▶ _THE DATA_
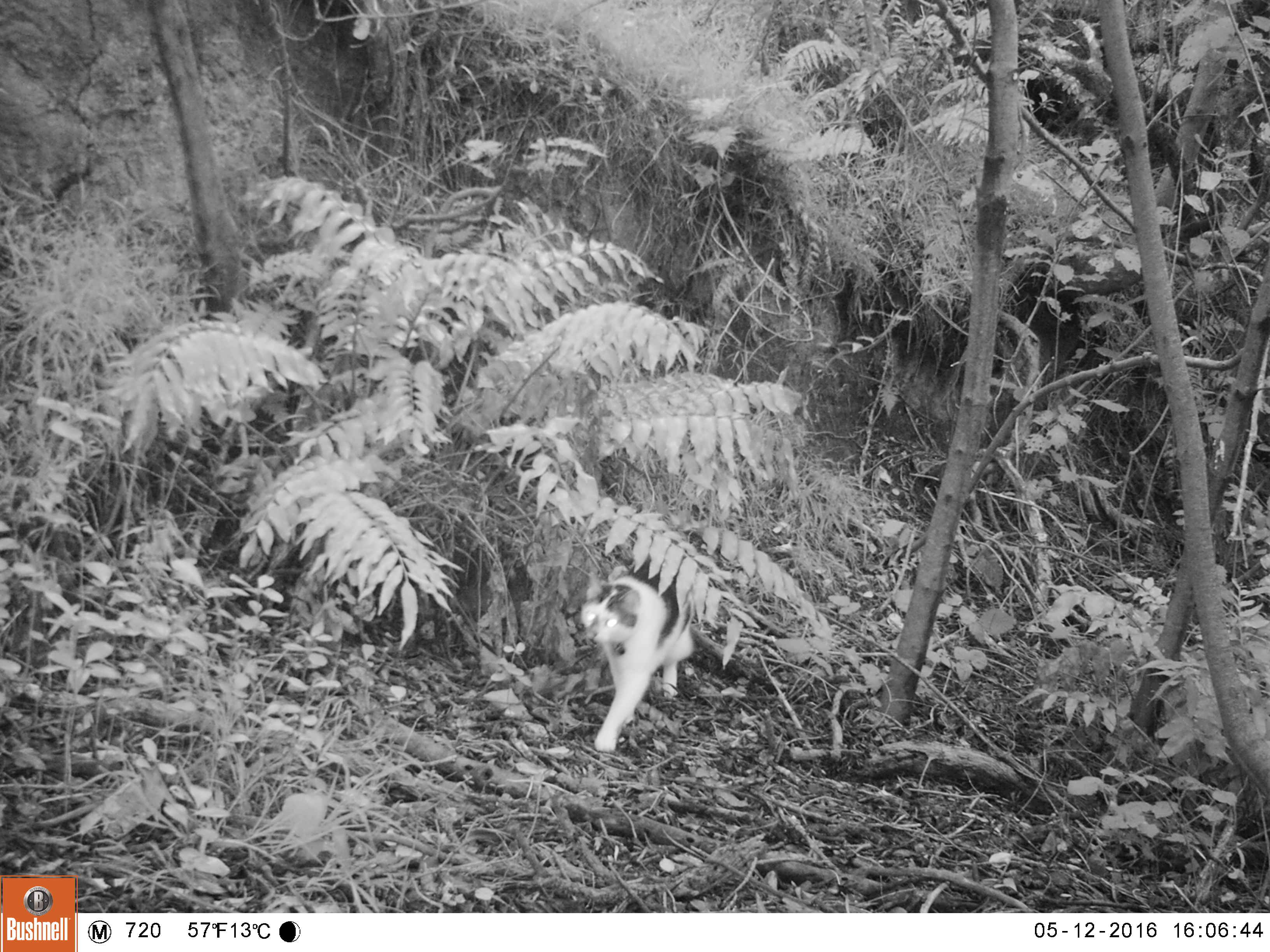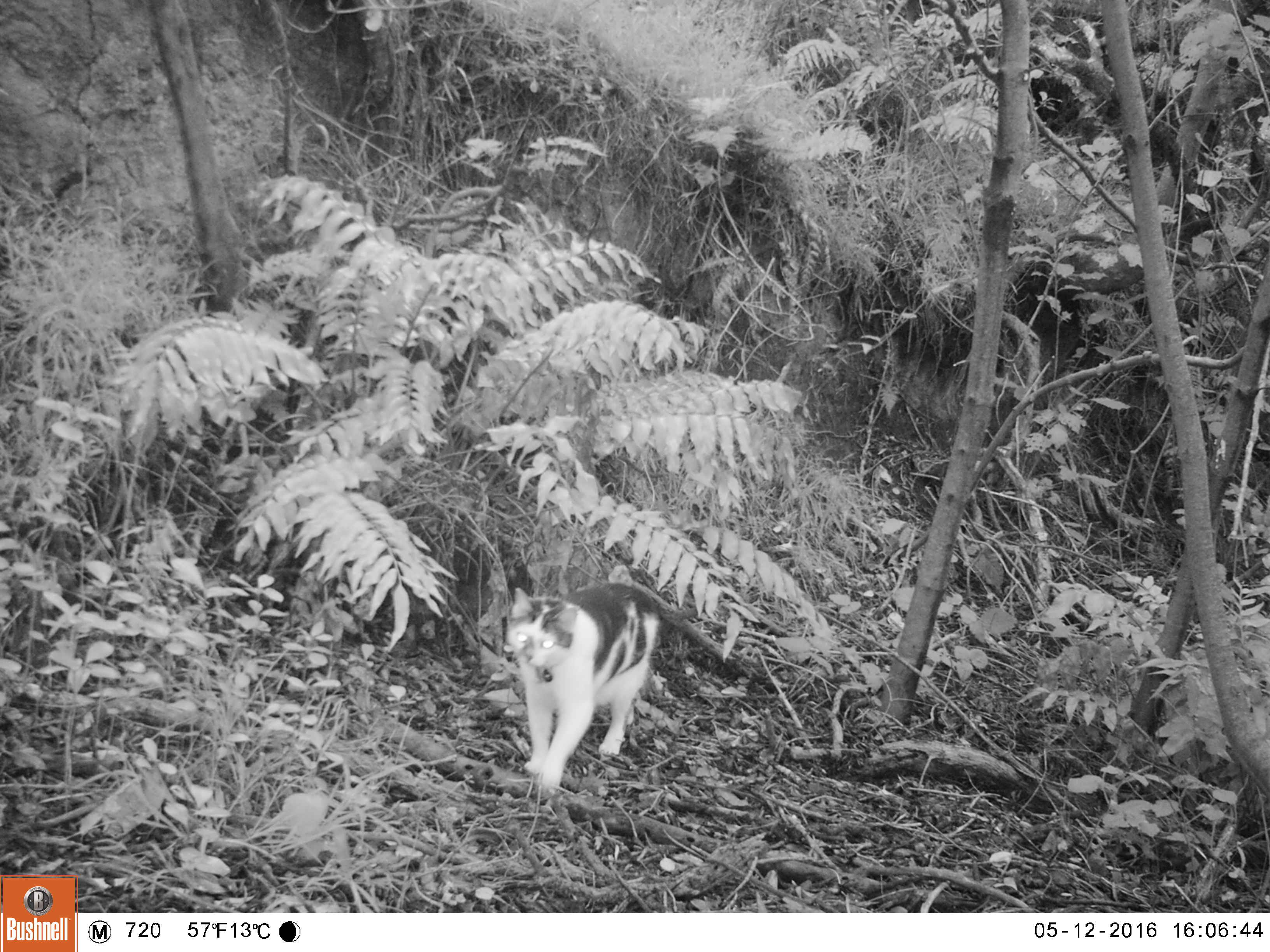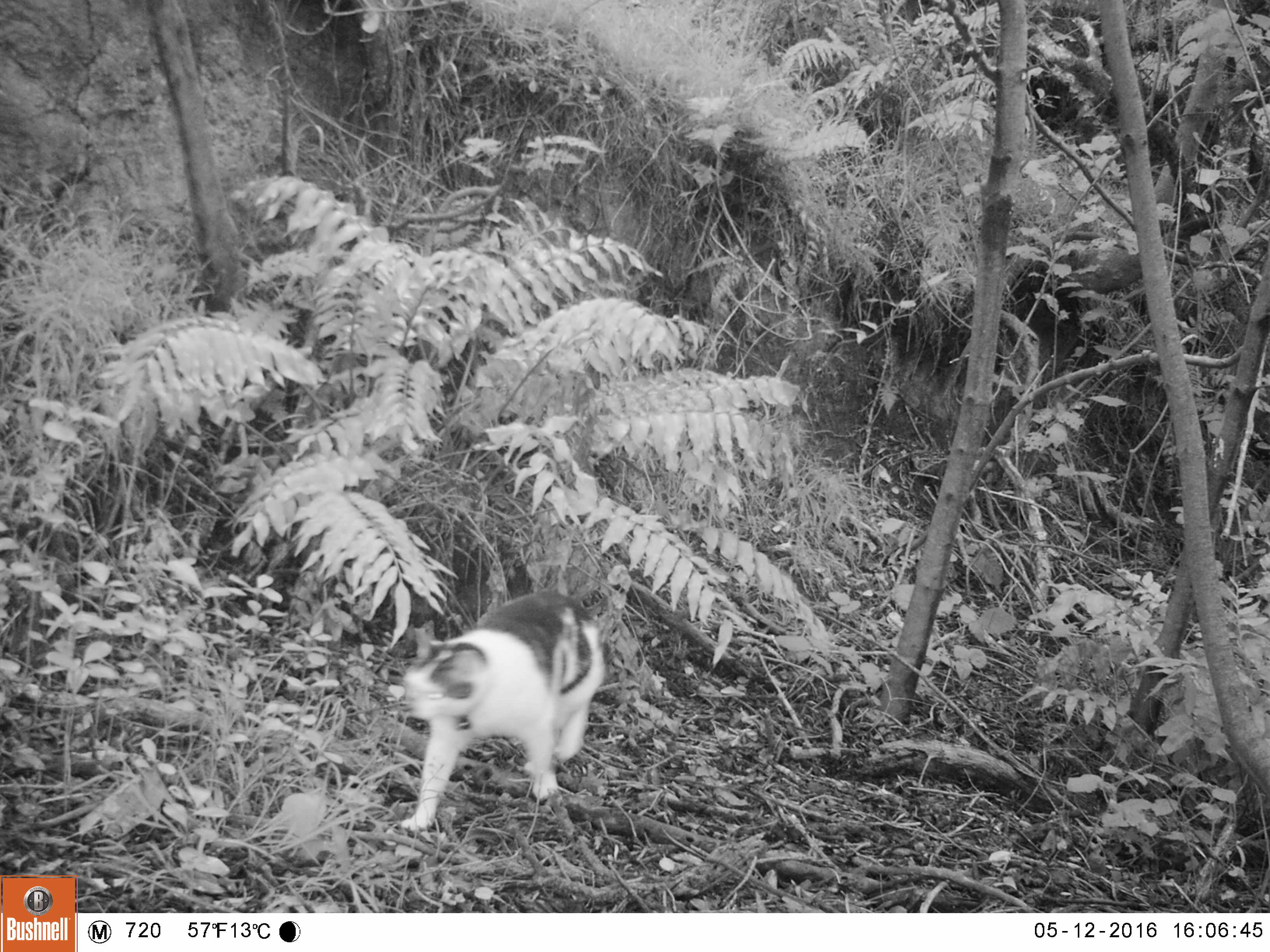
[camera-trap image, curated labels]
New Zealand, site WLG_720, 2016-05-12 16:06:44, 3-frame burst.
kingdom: Animalia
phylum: Chordata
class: Mammalia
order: Carnivora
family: Felidae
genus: Felis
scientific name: Felis catus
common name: domestic cat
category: cat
Cat (domestic cat) (Felis catus).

▶ _WORK REQUIRED_
Return every line above verbatim, pictures excluded.

▶ _PROBLEM SOLUTION_
[camera-trap image, curated labels]
New Zealand, site WLG_720, 2016-05-12 16:06:44, 3-frame burst.
kingdom: Animalia
phylum: Chordata
class: Mammalia
order: Carnivora
family: Felidae
genus: Felis
scientific name: Felis catus
common name: domestic cat
category: cat
Cat (domestic cat) (Felis catus).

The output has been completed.